We know that in practice, there are a lot of vouchers can be deducted.

For example: VAT special invoice, customs import VAT special payment letter, withholding tax payment voucher and other input tax vouchers.But there are some may be unfamiliar vouchers can also be deducted.

What are they?Here, Fintegrity puts it all together~

01

General invoice for purchase and sale of agricultural products

For taxpayers who purchase agricultural products and obtain (issue) sales invoice or purchase invoice, the input tax shall be calculated on the basis of the purchase price of agricultural products indicated on the sales invoice or purchase invoice of agricultural products and the deduction rate of 9%. The input tax shall be calculated according to the 10% deduction rate for agricultural products purchased by taxpayers for the production or commissioned processing of goods with a tax rate of 13%.

Exception: the ordinary invoices obtained by taxpayers from purchasing vegetables and some fresh meat and eggs which are subject to the VAT exemption policy from the wholesale and retail links shall not be used as vouchers for calculating the deduction of input tax.

02

General invoice for tolls

From January 1, 2018, the road toll paid by the taxpayer will be deducted from the input tax according to the VAT indicated on the electronic general invoice of toll road toll VAT.

For the toll paid by the taxpayer for the bridge or gate, the deductible input tax shall be calculated in accordance with the following formula based on the toll amount indicated on the toll invoice obtained:

Bridge, gate toll deductible input tax = bridge, gate toll invoice indicated amount ÷ (1+5%) ×5%

03

Passenger transport certificate

 

For taxpayers purchasing domestic passenger transport services, the input tax is allowed to be deducted from the output tax. If the taxpayer has not obtained the special VAT invoice, the input tax shall be temporarily determined in accordance with the following provisions:

1. The amount of tax indicated on the electronic general invoice of value-added tax obtained shall be the tax indicated on the invoice; The buyer's "name", "taxpayer identification number" and other information indicated on the electronic ordinary VAT invoice shall be consistent with the actual tax payer.

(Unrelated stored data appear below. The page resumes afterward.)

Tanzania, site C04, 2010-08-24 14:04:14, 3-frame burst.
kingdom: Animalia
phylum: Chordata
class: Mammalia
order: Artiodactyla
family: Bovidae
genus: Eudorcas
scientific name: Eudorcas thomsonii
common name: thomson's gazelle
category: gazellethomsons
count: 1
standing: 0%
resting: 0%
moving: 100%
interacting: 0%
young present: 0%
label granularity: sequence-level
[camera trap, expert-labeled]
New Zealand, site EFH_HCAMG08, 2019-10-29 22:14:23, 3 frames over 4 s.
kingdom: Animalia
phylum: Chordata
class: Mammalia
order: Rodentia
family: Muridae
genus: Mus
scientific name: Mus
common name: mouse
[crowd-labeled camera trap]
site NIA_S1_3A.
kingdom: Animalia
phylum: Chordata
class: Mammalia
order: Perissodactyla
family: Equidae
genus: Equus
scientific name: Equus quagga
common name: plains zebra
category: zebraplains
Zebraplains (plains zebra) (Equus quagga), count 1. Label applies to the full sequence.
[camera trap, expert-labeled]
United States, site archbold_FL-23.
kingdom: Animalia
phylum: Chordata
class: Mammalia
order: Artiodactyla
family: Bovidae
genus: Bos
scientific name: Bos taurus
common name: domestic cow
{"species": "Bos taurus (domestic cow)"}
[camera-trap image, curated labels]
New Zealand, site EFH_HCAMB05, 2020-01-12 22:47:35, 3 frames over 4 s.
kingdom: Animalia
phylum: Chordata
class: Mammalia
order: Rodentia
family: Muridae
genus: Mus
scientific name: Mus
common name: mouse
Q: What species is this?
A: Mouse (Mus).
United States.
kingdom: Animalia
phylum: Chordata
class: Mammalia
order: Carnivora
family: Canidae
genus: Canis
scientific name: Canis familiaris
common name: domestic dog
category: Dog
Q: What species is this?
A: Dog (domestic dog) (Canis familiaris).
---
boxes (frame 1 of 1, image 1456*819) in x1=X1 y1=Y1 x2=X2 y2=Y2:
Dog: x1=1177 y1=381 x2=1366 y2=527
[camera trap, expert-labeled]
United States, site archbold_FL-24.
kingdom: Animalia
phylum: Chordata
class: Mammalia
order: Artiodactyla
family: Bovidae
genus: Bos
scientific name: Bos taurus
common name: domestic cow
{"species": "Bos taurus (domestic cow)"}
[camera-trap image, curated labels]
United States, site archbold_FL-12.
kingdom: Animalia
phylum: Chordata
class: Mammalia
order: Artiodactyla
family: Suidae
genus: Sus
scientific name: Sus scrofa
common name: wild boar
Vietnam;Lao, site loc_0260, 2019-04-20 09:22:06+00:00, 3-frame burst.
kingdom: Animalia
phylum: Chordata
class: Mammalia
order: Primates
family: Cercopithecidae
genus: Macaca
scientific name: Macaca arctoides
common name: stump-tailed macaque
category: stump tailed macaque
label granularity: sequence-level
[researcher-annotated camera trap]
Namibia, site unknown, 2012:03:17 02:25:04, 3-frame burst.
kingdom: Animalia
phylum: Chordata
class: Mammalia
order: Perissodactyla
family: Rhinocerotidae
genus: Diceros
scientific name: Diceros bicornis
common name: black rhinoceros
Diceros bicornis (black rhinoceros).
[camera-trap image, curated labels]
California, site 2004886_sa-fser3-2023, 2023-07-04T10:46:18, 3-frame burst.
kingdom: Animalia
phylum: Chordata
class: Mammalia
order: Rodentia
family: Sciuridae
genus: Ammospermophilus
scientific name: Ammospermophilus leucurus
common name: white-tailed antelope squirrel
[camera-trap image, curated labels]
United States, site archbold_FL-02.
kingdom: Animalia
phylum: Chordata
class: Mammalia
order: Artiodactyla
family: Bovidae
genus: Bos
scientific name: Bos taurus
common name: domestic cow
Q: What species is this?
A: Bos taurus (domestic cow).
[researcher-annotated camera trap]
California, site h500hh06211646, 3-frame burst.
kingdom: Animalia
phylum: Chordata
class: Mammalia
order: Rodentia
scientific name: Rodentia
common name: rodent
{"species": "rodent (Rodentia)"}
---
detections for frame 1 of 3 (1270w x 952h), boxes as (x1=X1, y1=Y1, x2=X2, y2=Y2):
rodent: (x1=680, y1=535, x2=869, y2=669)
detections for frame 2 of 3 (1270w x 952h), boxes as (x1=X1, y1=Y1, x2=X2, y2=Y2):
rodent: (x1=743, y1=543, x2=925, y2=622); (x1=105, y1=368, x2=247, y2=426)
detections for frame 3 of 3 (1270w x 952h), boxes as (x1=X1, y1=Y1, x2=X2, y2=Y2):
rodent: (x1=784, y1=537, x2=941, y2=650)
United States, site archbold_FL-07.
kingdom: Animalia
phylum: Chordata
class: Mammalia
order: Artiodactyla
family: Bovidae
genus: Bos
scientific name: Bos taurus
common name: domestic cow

2. Where an air transport e-ticket itinerary with passenger identification information is obtained, the input tax shall be calculated according to the following formula: air passenger transport input tax = (ticket price + fuel surcharge) ÷ (1+9%) ×9%

3. For railway tickets with passenger identification information, the input tax calculated according to the following formula: railway passenger transport input tax = face value ÷ (1+9%) ×9%

4. If other passenger tickets, such as road and water tickets, are obtained with passenger identification information, the input tax shall be calculated according to the following formula: input tax on other passenger transportation, such as road and water tickets, = face amount ÷ (1+3%) ×3%

It should be noted that "domestic passenger transport service" is limited to the employees who have signed labor contracts with the unit and the domestic passenger transport service provided by dispatched employees accepted by the unit as an accepting unit. The input tax on domestic passenger transport services allowed to be deducted by the taxpayer refers to the VAT tax actually incurred by the taxpayer on and after April 1, 2019 and indicated in the legal and valid VAT deduction certificate or calculated based on it.

Warm reminder from Fintegrity:

 

Above these proof, must not lose, can undertake offset, the proposal keeps well, still can save cost for the company.